**TASK TO COMPLETE:** Rewrite the material below with every "light blue dress shirt" changed to "pale blue dress shirt" and nothing else altered.
====================
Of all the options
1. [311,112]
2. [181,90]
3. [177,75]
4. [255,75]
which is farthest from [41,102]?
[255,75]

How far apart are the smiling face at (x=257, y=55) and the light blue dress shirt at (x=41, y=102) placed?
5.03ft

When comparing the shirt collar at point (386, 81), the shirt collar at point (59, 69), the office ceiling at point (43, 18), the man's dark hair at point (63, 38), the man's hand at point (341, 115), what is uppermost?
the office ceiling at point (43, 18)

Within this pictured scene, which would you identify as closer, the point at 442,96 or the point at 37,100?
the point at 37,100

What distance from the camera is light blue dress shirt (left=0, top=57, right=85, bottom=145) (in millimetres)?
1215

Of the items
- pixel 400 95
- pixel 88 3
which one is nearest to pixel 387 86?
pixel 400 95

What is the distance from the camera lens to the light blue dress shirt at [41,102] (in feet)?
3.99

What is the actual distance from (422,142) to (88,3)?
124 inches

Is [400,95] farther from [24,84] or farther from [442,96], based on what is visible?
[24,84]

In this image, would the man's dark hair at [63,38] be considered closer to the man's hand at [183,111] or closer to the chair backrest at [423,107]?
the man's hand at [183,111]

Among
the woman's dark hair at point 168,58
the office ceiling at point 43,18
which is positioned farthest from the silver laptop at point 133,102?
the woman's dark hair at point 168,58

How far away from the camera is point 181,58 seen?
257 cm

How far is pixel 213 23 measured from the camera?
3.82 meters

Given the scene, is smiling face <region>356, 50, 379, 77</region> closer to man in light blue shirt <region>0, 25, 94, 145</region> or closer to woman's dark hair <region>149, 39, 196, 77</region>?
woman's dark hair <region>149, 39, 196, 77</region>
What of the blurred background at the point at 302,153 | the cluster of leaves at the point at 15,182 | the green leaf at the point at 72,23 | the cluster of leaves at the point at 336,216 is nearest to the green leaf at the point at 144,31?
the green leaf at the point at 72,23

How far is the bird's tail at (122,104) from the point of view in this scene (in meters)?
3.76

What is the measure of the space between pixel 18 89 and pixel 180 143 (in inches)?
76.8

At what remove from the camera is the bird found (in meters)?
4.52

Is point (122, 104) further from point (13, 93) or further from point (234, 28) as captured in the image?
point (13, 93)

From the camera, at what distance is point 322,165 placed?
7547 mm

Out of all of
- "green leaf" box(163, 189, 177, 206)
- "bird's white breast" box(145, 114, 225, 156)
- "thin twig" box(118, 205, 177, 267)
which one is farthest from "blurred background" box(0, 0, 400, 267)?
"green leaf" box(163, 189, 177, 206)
====================
**PROBLEM SOLUTION:**
Of all the options
1. [311,112]
2. [181,90]
3. [177,75]
4. [255,75]
which is farthest from [41,102]?
[255,75]

How far apart are the smiling face at (x=257, y=55) and the pale blue dress shirt at (x=41, y=102) placed?
5.03ft

When comparing the shirt collar at point (386, 81), the shirt collar at point (59, 69), the office ceiling at point (43, 18), the man's dark hair at point (63, 38), the man's hand at point (341, 115), what is uppermost?
the office ceiling at point (43, 18)

Within this pictured scene, which would you identify as closer, the point at 442,96 or the point at 37,100?
the point at 37,100

What distance from the camera is pale blue dress shirt (left=0, top=57, right=85, bottom=145) (in millimetres)?
1215

Of the items
- pixel 400 95
- pixel 88 3
which one is nearest to pixel 387 86?
pixel 400 95

What is the distance from the camera lens to the pale blue dress shirt at [41,102] (in feet)?
3.99

What is the actual distance from (422,142) to (88,3)?
124 inches

Is [400,95] farther from [24,84] or farther from [442,96], based on what is visible?
[24,84]

In this image, would the man's dark hair at [63,38] be considered closer to the man's hand at [183,111] or closer to the chair backrest at [423,107]?
the man's hand at [183,111]

Among
the woman's dark hair at point 168,58
the office ceiling at point 43,18
which is positioned farthest from the silver laptop at point 133,102?
the woman's dark hair at point 168,58

How far away from the camera is point 181,58 seen?
257 cm

How far is pixel 213 23 measured from the camera?
3.82 meters

Given the scene, is smiling face <region>356, 50, 379, 77</region> closer to man in light blue shirt <region>0, 25, 94, 145</region> or closer to woman's dark hair <region>149, 39, 196, 77</region>?
woman's dark hair <region>149, 39, 196, 77</region>
What of the blurred background at the point at 302,153 | the cluster of leaves at the point at 15,182 | the green leaf at the point at 72,23 | the cluster of leaves at the point at 336,216 is nearest to the green leaf at the point at 144,31?
the green leaf at the point at 72,23

How far is the bird's tail at (122,104) from the point of view in this scene (in meters)?
3.76

What is the measure of the space between pixel 18 89 and pixel 180 143 (in inches)?
76.8

At what remove from the camera is the bird found (in meters)?
4.52

Is point (122, 104) further from point (13, 93) or further from point (234, 28) as captured in the image?
point (13, 93)

From the camera, at what distance is point 322,165 placed?
7547 mm

Out of all of
- "green leaf" box(163, 189, 177, 206)
- "bird's white breast" box(145, 114, 225, 156)
- "thin twig" box(118, 205, 177, 267)
which one is farthest from "blurred background" box(0, 0, 400, 267)?
"green leaf" box(163, 189, 177, 206)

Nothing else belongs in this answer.